Was the surgeon’s action in bringing the patient’s wife to his deathbed coercive, manipulative, or immoral? It certainly was not immoral in my view, although it was powerfully persuasive. The surgeon required her to share the moral anguish of watching a fellow human being to whom she is deeply committed die a preventable death. I suspect that many clinician readers will share my empathy with the surgeon. As pragmatic warriors, most surgeons would look for any means to persuade the patient or his surrogate to accept an available and definitive lifesaving treatment. The impetus to rescue is powerfully reinforced in surgeons because our direct physical intervention is so uniquely and personally linked to the outcome of operative treatment. From an ethical and legal viewpoint, the surgeon followed what is accepted practice in most hospitals when he asked the wife, as next of kin, to make a decision on her husband’s behalf.
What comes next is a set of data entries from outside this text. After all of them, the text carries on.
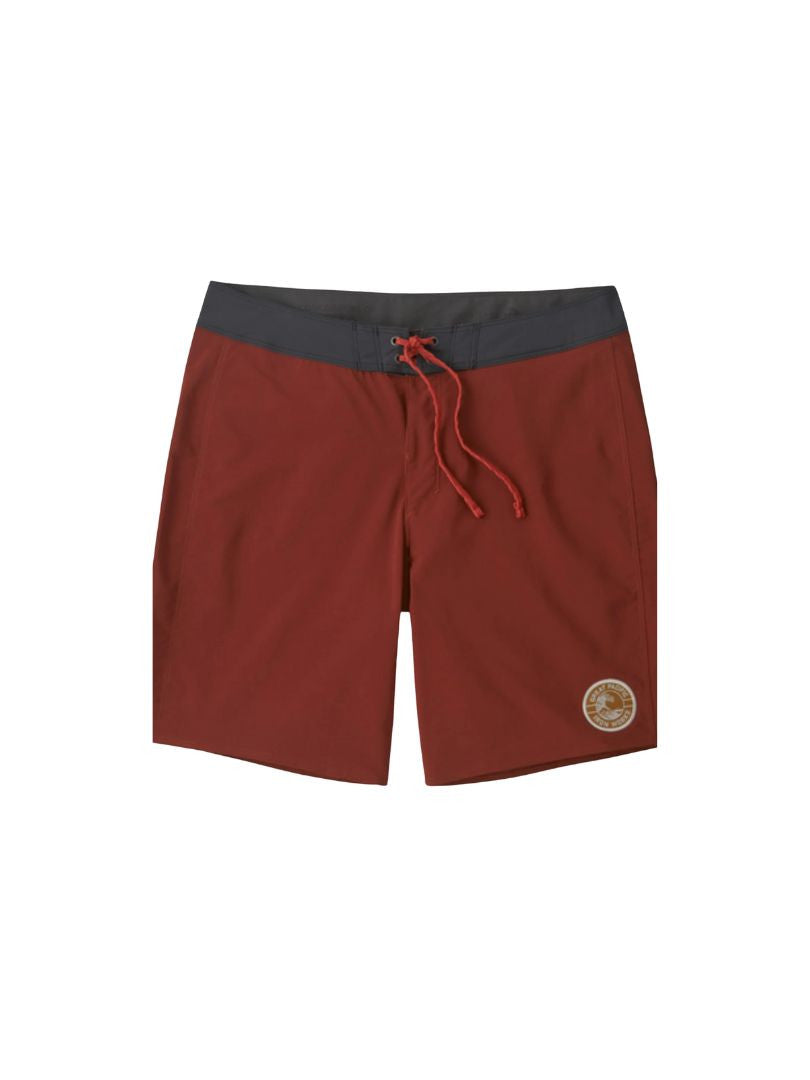 Hydropeak Boardshorts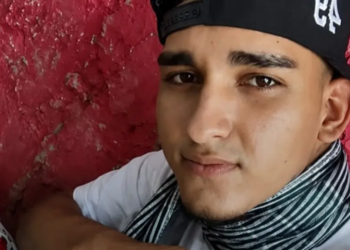 Joven de 19 años murió tras ataque a bala registrado en el barrio Rebolo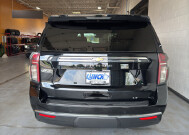 2023 Chevrolet Tahoe in Burlington, WI 53105 - 18128917 4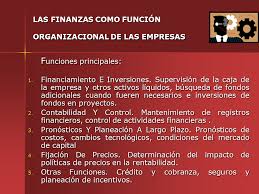 We did not find results for: Introduccion A Las Finanzas Presentacion Powerpoint Pagina 2 Monografias Com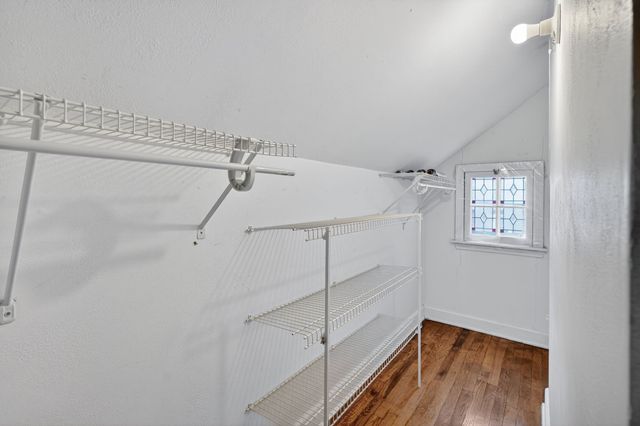 617 Ashworth Road, West Des Moines, IA 50265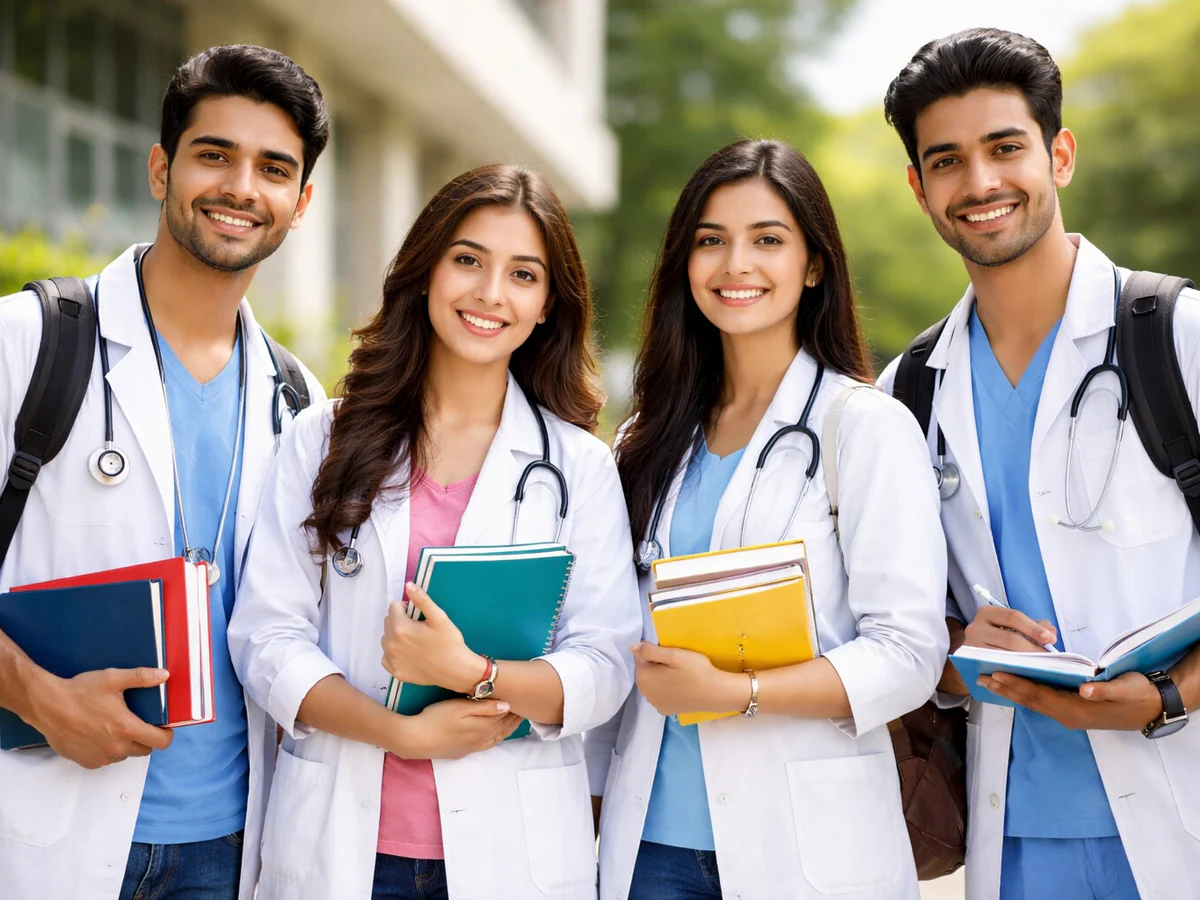 मेडिकल कॉलेज बनेंगे झारखंड के ये चार सदर अस्पताल, देखें लिस्ट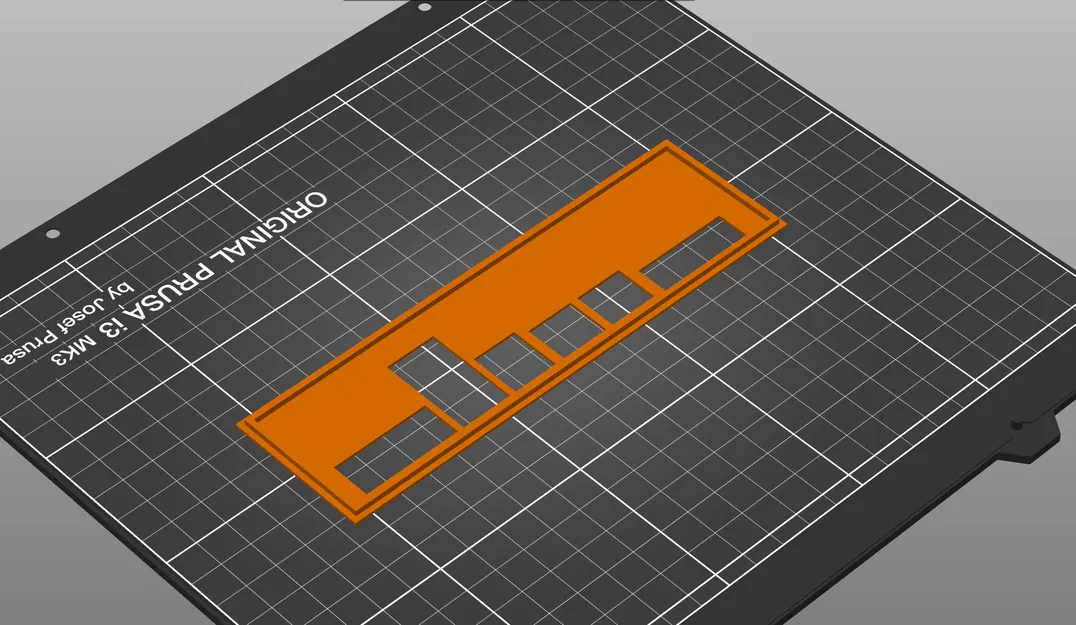 Tấm Chắn IO Cho Bo Mạch Chủ Supermicro X10SRi-F - Image 1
When the patient learned about the transfusions from his chart months later, his rage and resentment at being transfused, contrary to his stated wishes, were compounded by the fact that his transfusion was not disclosed to him until he discovered it himself many months later. He made this discovery when he was not facing imminent death, but was safely back in the stands—recovered. The surgeon’s failure to disclose the transfusions was an error, one that might suggest an unethical disrespect of the patient’s rights and person. Nevertheless, I believe that the surgeon did show respect for the patient as well as faithfulness to his own ethic of care because he sought permission to transfuse at the brink of death from the patient’s valid surrogate decision maker.